**Given records**
..........
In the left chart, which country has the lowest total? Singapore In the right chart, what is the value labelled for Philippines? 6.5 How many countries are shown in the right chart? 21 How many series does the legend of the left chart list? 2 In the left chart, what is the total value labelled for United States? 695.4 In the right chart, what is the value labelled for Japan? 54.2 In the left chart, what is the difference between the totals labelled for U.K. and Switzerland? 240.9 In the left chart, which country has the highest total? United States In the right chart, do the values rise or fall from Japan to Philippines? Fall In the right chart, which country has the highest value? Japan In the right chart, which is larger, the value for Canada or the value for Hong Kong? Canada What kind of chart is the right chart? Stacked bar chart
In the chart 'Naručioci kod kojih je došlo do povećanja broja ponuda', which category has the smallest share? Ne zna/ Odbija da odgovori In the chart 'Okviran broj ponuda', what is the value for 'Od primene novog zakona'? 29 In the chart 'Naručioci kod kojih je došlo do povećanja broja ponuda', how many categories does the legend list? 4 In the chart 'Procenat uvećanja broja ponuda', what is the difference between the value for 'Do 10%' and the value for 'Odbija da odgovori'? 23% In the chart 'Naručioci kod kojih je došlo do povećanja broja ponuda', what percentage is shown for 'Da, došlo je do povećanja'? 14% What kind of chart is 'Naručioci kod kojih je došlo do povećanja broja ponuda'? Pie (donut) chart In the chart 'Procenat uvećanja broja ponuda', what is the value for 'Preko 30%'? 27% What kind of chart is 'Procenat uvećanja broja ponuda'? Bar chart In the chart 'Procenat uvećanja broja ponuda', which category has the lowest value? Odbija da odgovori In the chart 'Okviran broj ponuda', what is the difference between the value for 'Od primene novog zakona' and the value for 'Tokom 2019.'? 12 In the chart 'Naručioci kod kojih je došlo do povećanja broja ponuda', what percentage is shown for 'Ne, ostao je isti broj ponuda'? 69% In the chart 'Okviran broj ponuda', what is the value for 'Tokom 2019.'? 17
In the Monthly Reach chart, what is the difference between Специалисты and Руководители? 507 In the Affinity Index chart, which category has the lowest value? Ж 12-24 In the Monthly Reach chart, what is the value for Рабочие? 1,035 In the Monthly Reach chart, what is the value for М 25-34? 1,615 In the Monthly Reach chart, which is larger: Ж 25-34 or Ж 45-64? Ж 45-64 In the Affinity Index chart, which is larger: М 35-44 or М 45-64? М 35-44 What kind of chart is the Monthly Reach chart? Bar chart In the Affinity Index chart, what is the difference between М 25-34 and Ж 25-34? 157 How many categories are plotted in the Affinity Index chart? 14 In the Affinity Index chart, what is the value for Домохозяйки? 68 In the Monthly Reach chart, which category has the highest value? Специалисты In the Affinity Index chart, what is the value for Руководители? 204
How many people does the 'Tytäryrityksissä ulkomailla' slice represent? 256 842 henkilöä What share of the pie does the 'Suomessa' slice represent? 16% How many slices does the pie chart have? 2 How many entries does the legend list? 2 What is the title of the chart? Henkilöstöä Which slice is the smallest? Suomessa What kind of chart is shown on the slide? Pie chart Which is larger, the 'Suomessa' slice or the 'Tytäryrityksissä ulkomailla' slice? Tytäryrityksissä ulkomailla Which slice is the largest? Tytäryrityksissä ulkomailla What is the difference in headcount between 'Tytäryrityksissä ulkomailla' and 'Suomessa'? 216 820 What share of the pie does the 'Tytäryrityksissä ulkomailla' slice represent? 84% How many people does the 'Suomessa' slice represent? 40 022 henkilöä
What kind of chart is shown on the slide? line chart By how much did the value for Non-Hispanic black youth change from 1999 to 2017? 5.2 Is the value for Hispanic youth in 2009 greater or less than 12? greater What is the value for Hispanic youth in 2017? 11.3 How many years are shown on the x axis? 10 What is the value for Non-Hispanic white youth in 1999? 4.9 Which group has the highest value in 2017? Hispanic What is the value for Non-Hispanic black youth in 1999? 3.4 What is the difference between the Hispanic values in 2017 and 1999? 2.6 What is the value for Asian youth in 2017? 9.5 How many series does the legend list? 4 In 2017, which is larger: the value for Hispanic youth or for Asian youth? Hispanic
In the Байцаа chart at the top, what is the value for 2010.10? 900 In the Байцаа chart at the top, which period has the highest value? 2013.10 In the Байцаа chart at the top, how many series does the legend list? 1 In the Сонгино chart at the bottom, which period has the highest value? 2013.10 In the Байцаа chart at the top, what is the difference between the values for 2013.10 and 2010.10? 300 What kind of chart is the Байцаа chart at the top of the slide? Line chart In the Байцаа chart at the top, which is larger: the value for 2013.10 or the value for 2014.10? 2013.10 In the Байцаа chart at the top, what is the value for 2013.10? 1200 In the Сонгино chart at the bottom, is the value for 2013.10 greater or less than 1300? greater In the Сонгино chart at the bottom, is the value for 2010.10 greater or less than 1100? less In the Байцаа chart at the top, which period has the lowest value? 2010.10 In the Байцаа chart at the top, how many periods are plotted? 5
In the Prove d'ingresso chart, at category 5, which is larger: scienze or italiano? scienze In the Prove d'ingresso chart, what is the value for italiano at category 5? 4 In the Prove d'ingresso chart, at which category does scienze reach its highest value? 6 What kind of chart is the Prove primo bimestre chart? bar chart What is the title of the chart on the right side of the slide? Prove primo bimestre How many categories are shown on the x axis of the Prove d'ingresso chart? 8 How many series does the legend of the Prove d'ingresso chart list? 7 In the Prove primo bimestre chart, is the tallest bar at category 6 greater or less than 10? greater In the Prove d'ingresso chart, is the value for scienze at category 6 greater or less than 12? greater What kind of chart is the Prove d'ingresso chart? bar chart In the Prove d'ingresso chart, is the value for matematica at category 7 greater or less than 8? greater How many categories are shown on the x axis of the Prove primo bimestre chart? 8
..........
Render the material above as a JSON list of strings, one string per line, from its first line through the line that contains "for 'Tokom 2019.'? 17", including that line. Leave out blank lines.

**Answer area**
[
  "In the left chart, which country has the lowest total? Singapore In the right chart, what is the value labelled for Philippines? 6.5 How many countries are shown in the right chart? 21 How many series does the legend of the left chart list? 2 In the left chart, what is the total value labelled for United States? 695.4 In the right chart, what is the value labelled for Japan? 54.2 In the left chart, what is the difference between the totals labelled for U.K. and Switzerland? 240.9 In the left chart, which country has the highest total? United States In the right chart, do the values rise or fall from Japan to Philippines? Fall In the right chart, which country has the highest value? Japan In the right chart, which is larger, the value for Canada or the value for Hong Kong? Canada What kind of chart is the right chart? Stacked bar chart",
  "In the chart 'Naručioci kod kojih je došlo do povećanja broja ponuda', which category has the smallest share? Ne zna/ Odbija da odgovori In the chart 'Okviran broj ponuda', what is the value for 'Od primene novog zakona'? 29 In the chart 'Naručioci kod kojih je došlo do povećanja broja ponuda', how many categories does the legend list? 4 In the chart 'Procenat uvećanja broja ponuda', what is the difference between the value for 'Do 10%' and the value for 'Odbija da odgovori'? 23% In the chart 'Naručioci kod kojih je došlo do povećanja broja ponuda', what percentage is shown for 'Da, došlo je do povećanja'? 14% What kind of chart is 'Naručioci kod kojih je došlo do povećanja broja ponuda'? Pie (donut) chart In the chart 'Procenat uvećanja broja ponuda', what is the value for 'Preko 30%'? 27% What kind of chart is 'Procenat uvećanja broja ponuda'? Bar chart In the chart 'Procenat uvećanja broja ponuda', which category has the lowest value? Odbija da odgovori In the chart 'Okviran broj ponuda', what is the difference between the value for 'Od primene novog zakona' and the value for 'Tokom 2019.'? 12 In the chart 'Naručioci kod kojih je došlo do povećanja broja ponuda', what percentage is shown for 'Ne, ostao je isti broj ponuda'? 69% In the chart 'Okviran broj ponuda', what is the value for 'Tokom 2019.'? 17"
]